Ron Sadler submitted this to The Oregonian in rebuttal to its editorial entitled “After ten years of trying, Jordan Cove LNG should get the OK

Frankly, I am stunned and amazed by the premature and inappropriate endorsement of the Jordan Cove LNG export terminal proposal on Coos Bay by the Oregonian Editorial Board.

The first sentence indicates that the Editorial Board feels that “the time seems right for this project to move decisively forward”, and the final sentence states decisively that “If regulators find that exports pose little threat to energy price stability or supply domestically, Jordan Cove seems very much the real deal at the right time in exactly the right place”.

This simplistic view of the regulatory process by the Editorial Board strongly indicates they do not recognize the existence of the procedural mandates placed upon the Federal Energy Regulatory Commission by the National Environmental Policy Act (NEPA).
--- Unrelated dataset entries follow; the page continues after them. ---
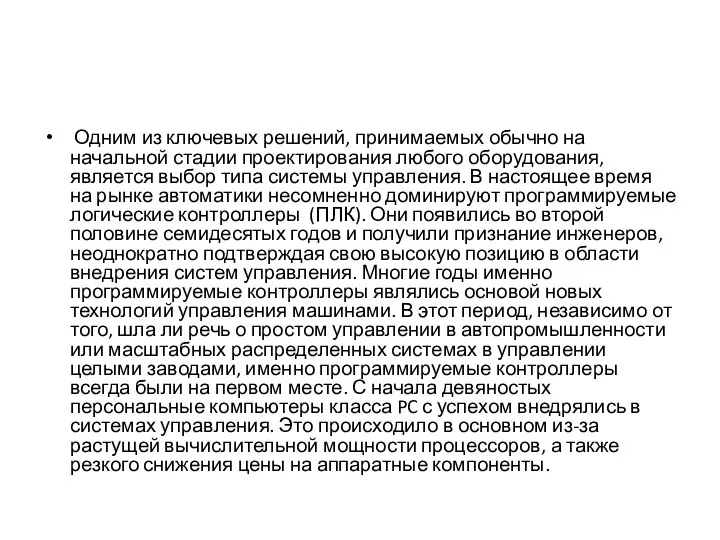 • Одним из ключевых решений, принимаемых обычно на начальной стадии проектирования любого оборудования, является выбор типа системы управления. В настоящее время на рынке автоматики несомненно доминируют программируемые логические контроллеры (ПЛК). Они появились во второй половине семидесятых годов и получили признание инженеров, неоднократно подтверждая свою высокую позицию в области внедрения систем управления. Многие годы именно программируемые контроллеры являлись основой новых технологий управления машинами. В этот период, независимо от того, шла ли речь о простом управлении в автопромышленности или масштабных распределенных системах в управлении целыми заводами, именно программируемые контроллеры всегда были на первом месте. С начала девяностых персональные компьютеры класса PC с успехом внедрялись в системах управления. Это происходило в основном из-за растущей вычислительной мощности процессоров, а также резкого снижения цены на аппаратные компоненты.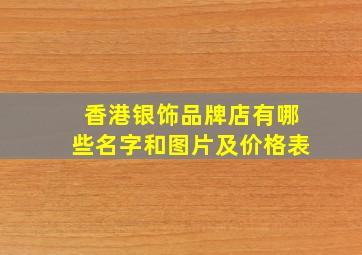 香港银饰品牌店有哪些名字和图片及价格表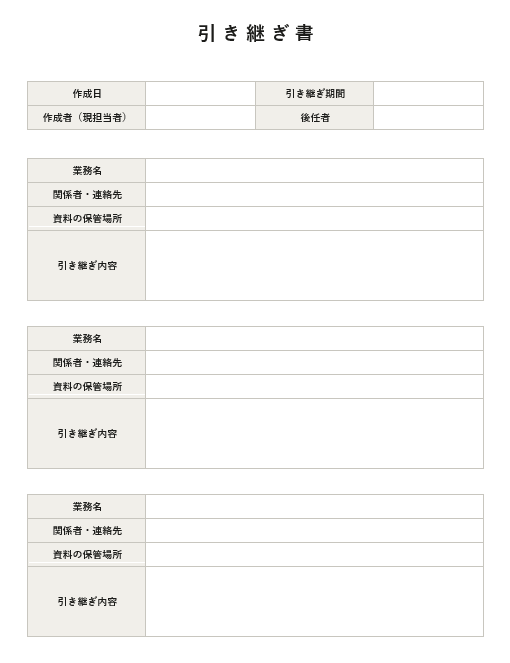 引き継ぎ書

| 作成日 | | 引き継ぎ期間 | |
|---|---|---|---|
| 作成者（現担当者） | | 後任者 | |

| 業務名 | |
|---|---|
| 関係者・連絡先 | |
| 資料の保管場所 | |
| 引き継ぎ内容 | |

| 業務名 | |
|---|---|
| 関係者・連絡先 | |
| 資料の保管場所 | |
| 引き継ぎ内容 | |

| 業務名 | |
|---|---|
| 関係者・連絡先 | |
| 資料の保管場所 | |
| 引き継ぎ内容 | |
NEPA ProcessBefore FERC can rule either for or against the Jordan Cove proposal, they must complete an objective and unbiased analysis of the proposed project together with all reasonable alternative locations. This analysis must include the following elements: a statement of the need for the proposed action; a description of all alternative means to meet the stated need; a baseline description of the current ecological condition of the area affected, i.e., Coos Bay; and an analysis of the direct and indirect environmental effects of the proposed action and of each of the alternatives. This analysis is to be documented in a standardized format called an Environmental Impact Statement (EIS).

The EIS process is completed with the issuance of a Record of Decision (ROD). The ROD is intended to document how environmental, economic, and technical considerations were balanced in order to arrive at a decision either for or against the proposal.
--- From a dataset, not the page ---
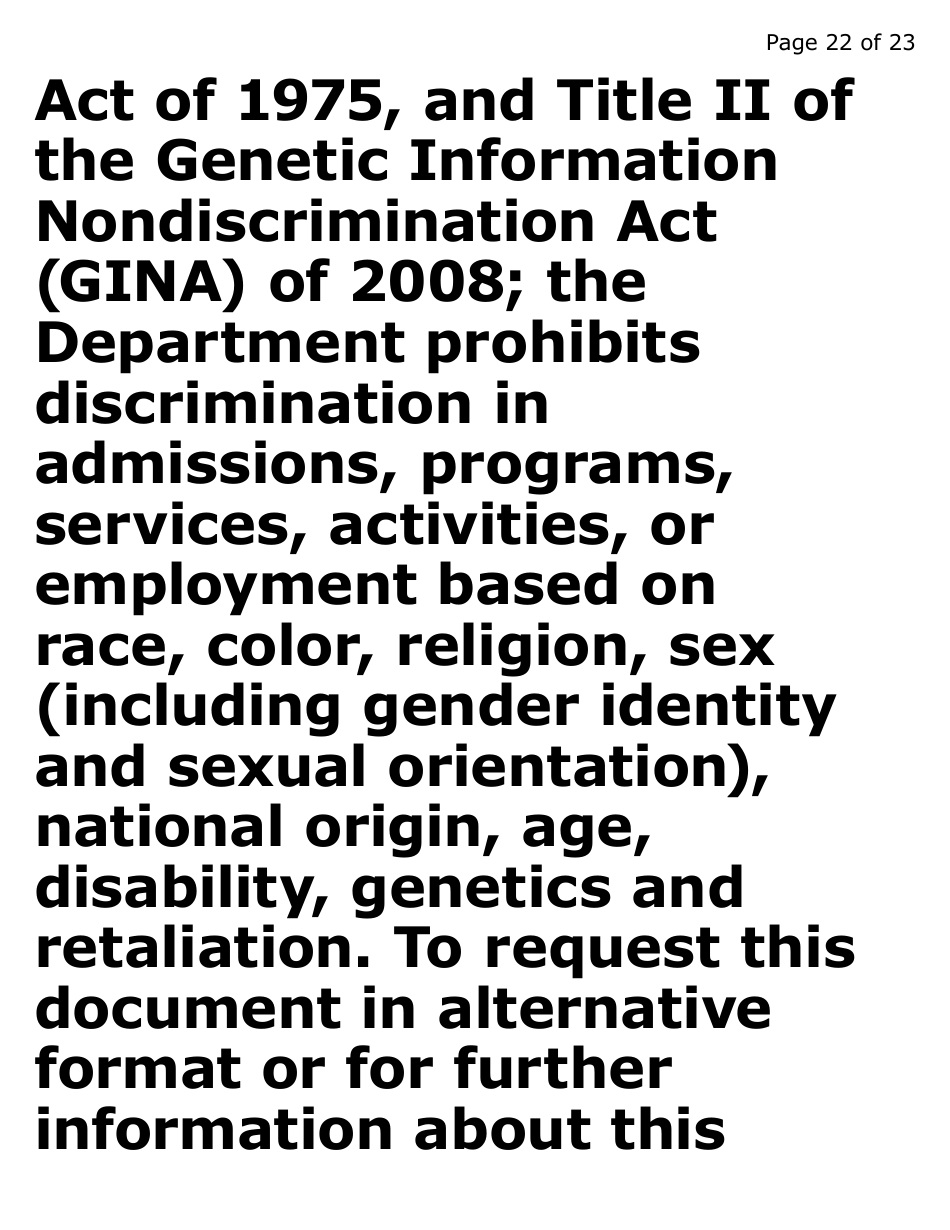 Page 22 of 23

Act of 1975, and Title II of the Genetic Information Nondiscrimination Act (GINA) of 2008; the Department prohibits discrimination in admissions, programs, services, activities, or employment based on race, color, religion, sex (including gender identity and sexual orientation), national origin, age, disability, genetics and retaliation. To request this document in alternative format or for further information about this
The EIS process for the Jordan Cove export terminal is still in its early stages, and a firm date for the issuance of the initial Draft EIS has not yet been provided.

Until the data and analyses contained in a viable EIS is available, with what logic can the Editorial Board so whole-heartedly support the Jordan Cove export terminal proposal?

Furthermore, the Editorial Board does not seem to understand fully the history of the Jordan Cove terminal proposals. The initial proposal was, in fact, for an import terminal. The EIS process was completed and FERC did issue a permit for the project. The decision to issue the permit was immediately challenged by the Oregon Attorney General as well as a consortium of other governmental and non-governmental entities. The basis for these challenges was primarily that the FERC failed to comply with the requirements of NEPA in arriving at its decision. Rather than litigate in order to resolve these challenges, FERC opted to vacate its decision to approve the import terminal. Thus, the change to an export terminal was caused directly by the legal insufficiency of FERC’s planning process rather than a shift on the part of Jordan Cove in response to market conditions.

May I suggest the Editorial Board consider informing our citizens of the intent and purpose of the federally-mandated planning process that has been in effect for 40 years, rather than acting as a shill for industrial propaganda?